Quote the entries below from the line with "İnci Taşlı Haç Kolye - Görsel 2" through the line with "AKORD 3.5MM AUX", both ends included, and only those lines.

STORED DATA →
[Start of section]

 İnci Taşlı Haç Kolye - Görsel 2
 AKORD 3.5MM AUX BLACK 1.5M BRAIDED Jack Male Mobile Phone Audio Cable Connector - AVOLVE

[End of section]
[Start of section]

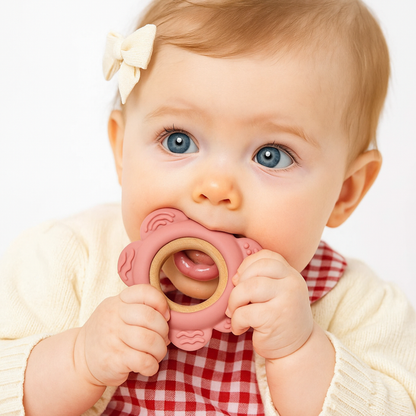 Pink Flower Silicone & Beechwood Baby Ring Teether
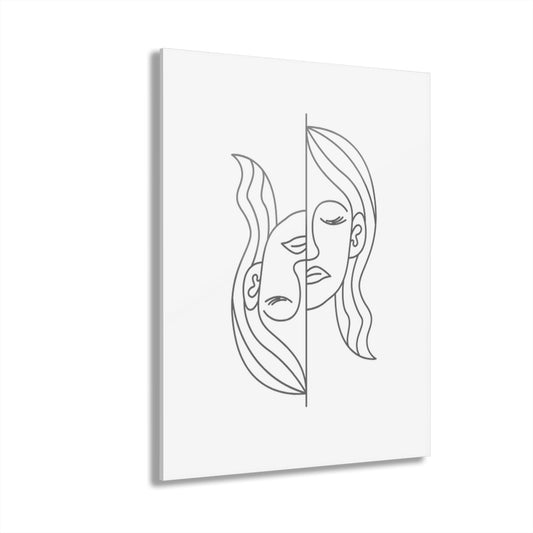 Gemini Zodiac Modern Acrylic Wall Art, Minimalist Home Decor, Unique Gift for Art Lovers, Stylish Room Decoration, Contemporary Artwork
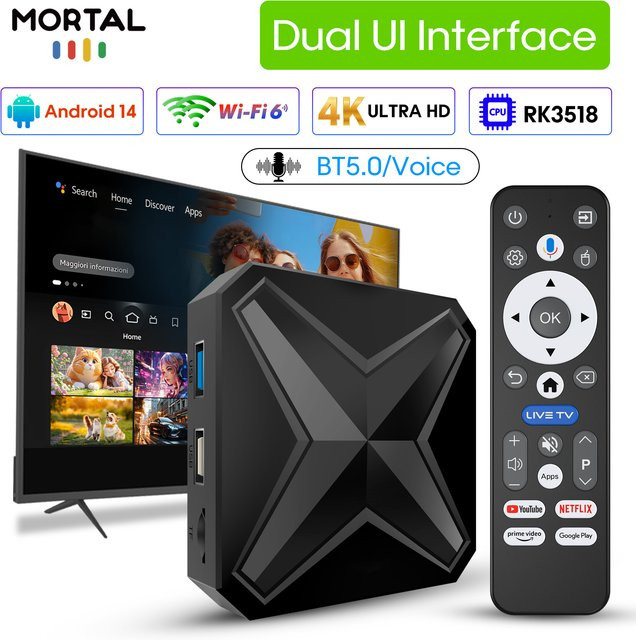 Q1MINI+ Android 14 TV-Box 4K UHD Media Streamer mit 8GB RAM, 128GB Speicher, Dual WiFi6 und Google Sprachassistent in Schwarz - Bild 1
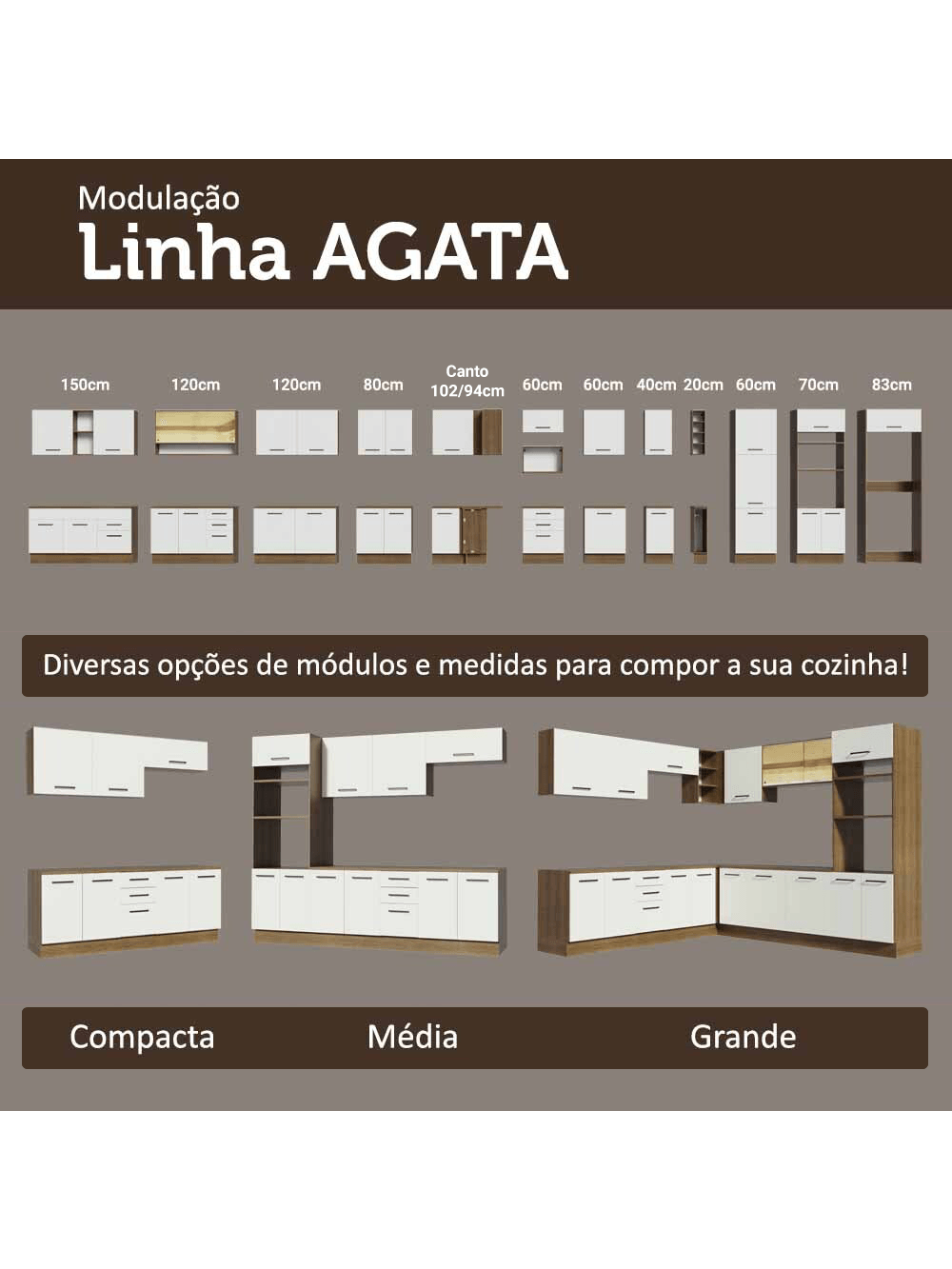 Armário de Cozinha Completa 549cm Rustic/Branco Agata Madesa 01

[End of section]

RESPONSE TO THIS EXERCISE →
 İnci Taşlı Haç Kolye - Görsel 2
 AKORD 3.5MM AUX BLACK 1.5M BRAIDED Jack Male Mobile Phone Audio Cable Connector - AVOLVE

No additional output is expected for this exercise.